▶ [What is expected]: In the essay on personal data control, how might saying that individuals should have control over their data have seemed ten years ago?

▶ [Document excerpt]:
-=-=-=-=-

Beware what you wish for!

Alan Mitchell
Mydex
Published in
11 min readAug 21, 2023

Ten years ago, if you had said ‘Individuals should have control over their data’, it might have seemed controversial. Nowadays it’s commonly accepted. But as one door opens, another door closes. We need to be aware.

What people understand and mean by the word ‘control’ differs, and the consequences of these differences are far-reaching. One interpretation of ‘control’ could unleash a once-in-a-lifetime social and economic breakthrough. But there is another, very common understanding of what it means, and if pursued it could make our lives a lot worse. We need to look beyond glib slogans to understand their real content.

Two meanings of ‘control’

Most people, when they think about issues relating to personal data, focus on how the world currently works. Quite understandably. But these workings are the product of a particular history that has resulted in today’s status quo. This history revolved around the organisation-centric database.

‘Organisation-centric database’ sounds like a bit of a mouthful but actually it’s very simple. Organisations collect and generate data about individuals and use this data to provide services. To do this they need a place to keep this data — in their systems: the organisation-centric database.

In this context, when people talk about individuals exerting more control over their data, they mean individuals having more control over what organisations can do with their personal data: what data they can collect, what they can use it for, who it is shared with, and so on.

-=-=-=-=-

▶ [Collected data]:

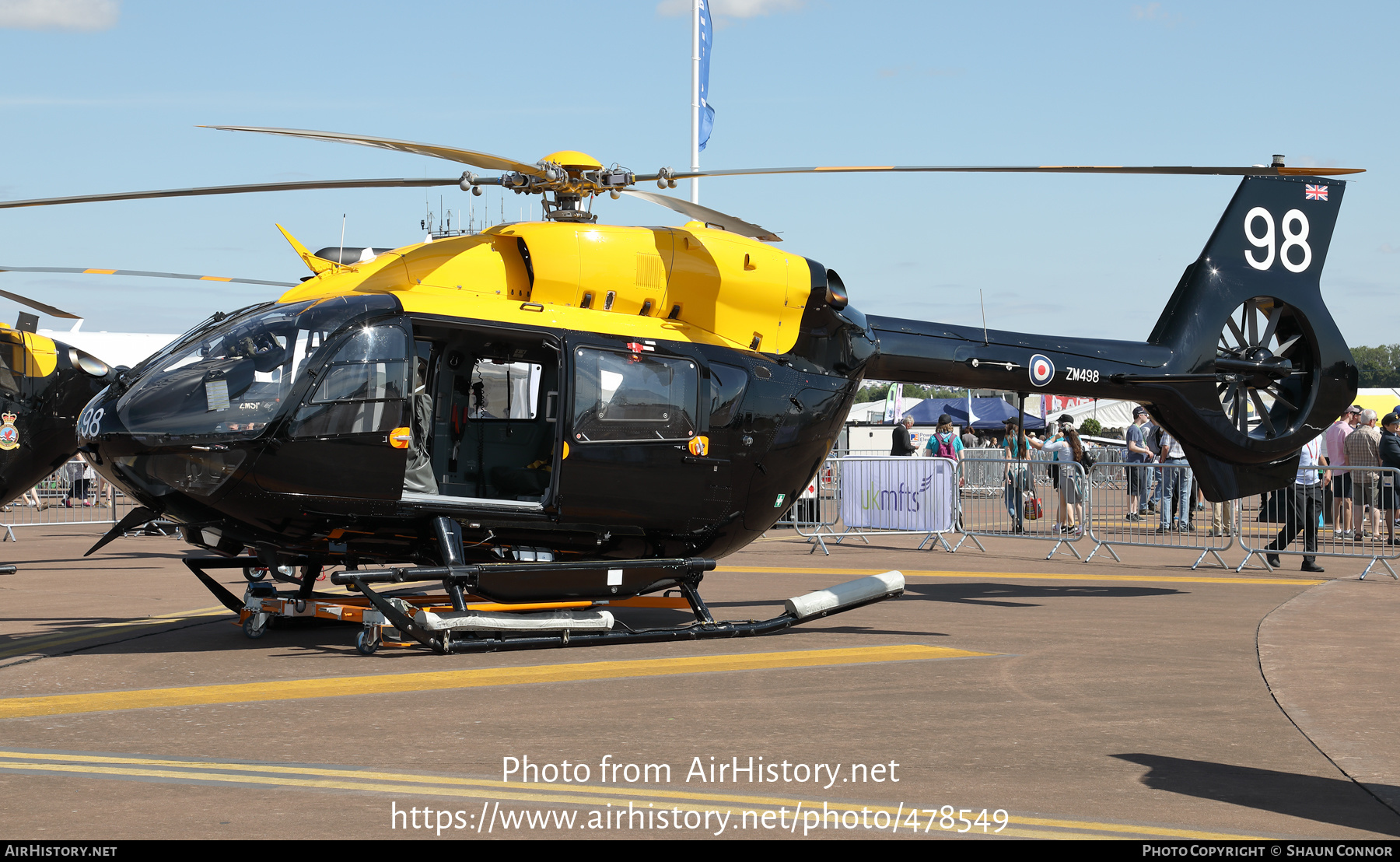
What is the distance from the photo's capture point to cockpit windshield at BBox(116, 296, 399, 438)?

-=-=-=-=-

▶ [Exercise solution]: Controversial.